**Task description**
Copy the entries out again in full.

**Material supplied**

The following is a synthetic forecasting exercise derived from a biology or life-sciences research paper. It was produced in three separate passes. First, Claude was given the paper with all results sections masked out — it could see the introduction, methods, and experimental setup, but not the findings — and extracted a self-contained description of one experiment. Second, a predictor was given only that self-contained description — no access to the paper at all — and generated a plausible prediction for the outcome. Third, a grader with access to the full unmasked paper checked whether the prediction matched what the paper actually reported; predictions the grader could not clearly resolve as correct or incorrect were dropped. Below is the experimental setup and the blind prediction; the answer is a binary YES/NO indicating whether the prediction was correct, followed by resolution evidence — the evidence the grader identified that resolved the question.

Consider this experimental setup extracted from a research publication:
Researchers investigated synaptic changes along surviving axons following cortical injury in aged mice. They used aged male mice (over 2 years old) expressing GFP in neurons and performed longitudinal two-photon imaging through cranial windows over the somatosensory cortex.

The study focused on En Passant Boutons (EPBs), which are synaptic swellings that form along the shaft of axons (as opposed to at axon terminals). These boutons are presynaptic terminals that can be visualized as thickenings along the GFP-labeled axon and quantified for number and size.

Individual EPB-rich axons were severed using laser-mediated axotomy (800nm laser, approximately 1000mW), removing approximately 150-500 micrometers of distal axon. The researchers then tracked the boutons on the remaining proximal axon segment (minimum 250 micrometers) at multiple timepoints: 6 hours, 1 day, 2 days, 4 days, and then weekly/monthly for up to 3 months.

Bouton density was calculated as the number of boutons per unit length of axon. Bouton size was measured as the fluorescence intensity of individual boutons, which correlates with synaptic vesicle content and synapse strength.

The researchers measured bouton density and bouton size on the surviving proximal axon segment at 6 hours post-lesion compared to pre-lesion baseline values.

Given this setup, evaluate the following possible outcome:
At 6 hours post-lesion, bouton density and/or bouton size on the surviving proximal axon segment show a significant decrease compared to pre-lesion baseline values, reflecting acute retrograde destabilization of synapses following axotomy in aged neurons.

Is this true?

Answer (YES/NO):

**Exercise result**
The following is a synthetic forecasting exercise derived from a biology or life-sciences research paper. It was produced in three separate passes. First, Claude was given the paper with all results sections masked out — it could see the introduction, methods, and experimental setup, but not the findings — and extracted a self-contained description of one experiment. Second, a predictor was given only that self-contained description — no access to the paper at all — and generated a plausible prediction for the outcome. Third, a grader with access to the full unmasked paper checked whether the prediction matched what the paper actually reported; predictions the grader could not clearly resolve as correct or incorrect were dropped. Below is the experimental setup and the blind prediction; the answer is a binary YES/NO indicating whether the prediction was correct, followed by resolution evidence — the evidence the grader identified that resolved the question.

Consider this experimental setup extracted from a research publication:
Researchers investigated synaptic changes along surviving axons following cortical injury in aged mice. They used aged male mice (over 2 years old) expressing GFP in neurons and performed longitudinal two-photon imaging through cranial windows over the somatosensory cortex.

The study focused on En Passant Boutons (EPBs), which are synaptic swellings that form along the shaft of axons (as opposed to at axon terminals). These boutons are presynaptic terminals that can be visualized as thickenings along the GFP-labeled axon and quantified for number and size.

Individual EPB-rich axons were severed using laser-mediated axotomy (800nm laser, approximately 1000mW), removing approximately 150-500 micrometers of distal axon. The researchers then tracked the boutons on the remaining proximal axon segment (minimum 250 micrometers) at multiple timepoints: 6 hours, 1 day, 2 days, 4 days, and then weekly/monthly for up to 3 months.

Bouton density was calculated as the number of boutons per unit length of axon. Bouton size was measured as the fluorescence intensity of individual boutons, which correlates with synaptic vesicle content and synapse strength.

The researchers measured bouton density and bouton size on the surviving proximal axon segment at 6 hours post-lesion compared to pre-lesion baseline values.

Given this setup, evaluate the following possible outcome:
At 6 hours post-lesion, bouton density and/or bouton size on the surviving proximal axon segment show a significant decrease compared to pre-lesion baseline values, reflecting acute retrograde destabilization of synapses following axotomy in aged neurons.

Is this true?

Answer (YES/NO):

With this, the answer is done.